Yeah, that’s so not how it’s going.

First off, J does not need a wise and steady mentor. She does not need running guidance and motivational good cheer. She doesn’t even need a pacer. I have never encountered another first-timer who so thoroughly gets marathon training as she does. She paces conservatively, her splits are even, and she always has enough energy to kick a little on her final mile, even on her first 20 miler last weekend. But back up a bit: before we even get to how she was running, the fact that she was running at all puts her ahead of the legions of marathon bucket-listers. J has never once missed a training run, even when it meant getting up at 5am, even when the weather was less than optimal (and usually it pretty much sucked). In short, as her father says every time she finishes a long run and can’t wait until next weekend to go even longer, J is a badass.

And then there’s me. Forget doling out the advice and motivational good cheer; most times I’m too busy trying to get oxygen in my lungs to do much more than grunt in what I hope is a not-too-negative-sounding way. After more than ten years, it’s good to know that I can still be terrible at this. Running, as I’ve said many times, is as humbling as it is gratifying, and in fact usually those two things work in tandem. Every runner is going to get their ass handed to them at some point, at which time the only thing to do is shrug, reattach ass, and keep going—because, you realize, you can keep going, which is a very good thing indeed.

OK, that’s nice and all, but I wasn’t thinking any of that at around mile 16 of our 20. I was thinking something more like Goddamnit J will you at least pretend to be suffering a little more? For me? Please? Pretty please?

“Just over 16,” she said, glancing at her watch. “So in the race we’d have ten more miles. I thiiiiiiiiink I can do that,” she added cautiously.

I tried to say “I’m sure you can do it!” It came out “shoyucan.”
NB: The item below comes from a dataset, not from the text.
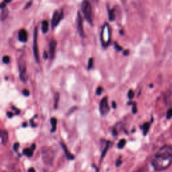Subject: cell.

“Who knows,” she grinned, “I’ll probably go out way too fast like everyone else and I’ll be dying by this point in the race. But whatever, I think I can still do it.”

I made a grunt of agreement and took advantage of the slight slowing of our pace while she ate the last of her Sports Beans. “I’m sure you can do it. It won’t be fun, but you’ll do it.”

That was when, as they say, I got thoroughly schooled. “I would rather say it’s not going to be easy,” J said genially, resuming our target pace (aw crap). “I still think it will be fun. I wouldn’t do it otherwise. But something can be difficult and still be fun.”

She was right, and it was the kind of thing I’ve said myself a great many times. I don’t run to prove anything to anyone, not even myself. As someone with a propensity to feel lousy about everything most of the time, I personally don’t believe in taking on any unnecessary suffering, not even for the possibility of being crowned a badass. I run, I have always told myself, because I enjoy it. Was I enjoying this?

Maybe that’s not the right question to ask—or, rather, not the right way to ask that question. At the moment, struggling, frustrated, and deeply worried that I would not be able to finish the whole marathon with J much less provide any support or guidance, no, I was not enjoying it. But running, like a lot of things a person can love, is not just about instant gratification. That first marathon of mine was ghastly, yet here I am a good two dozen marathons later still going after another. You can’t always know how an experience will be, or what you’ll get from it, until you’ve done it, and even then it might be a while before you really get it. In short, you’re never too old to be young and naïve.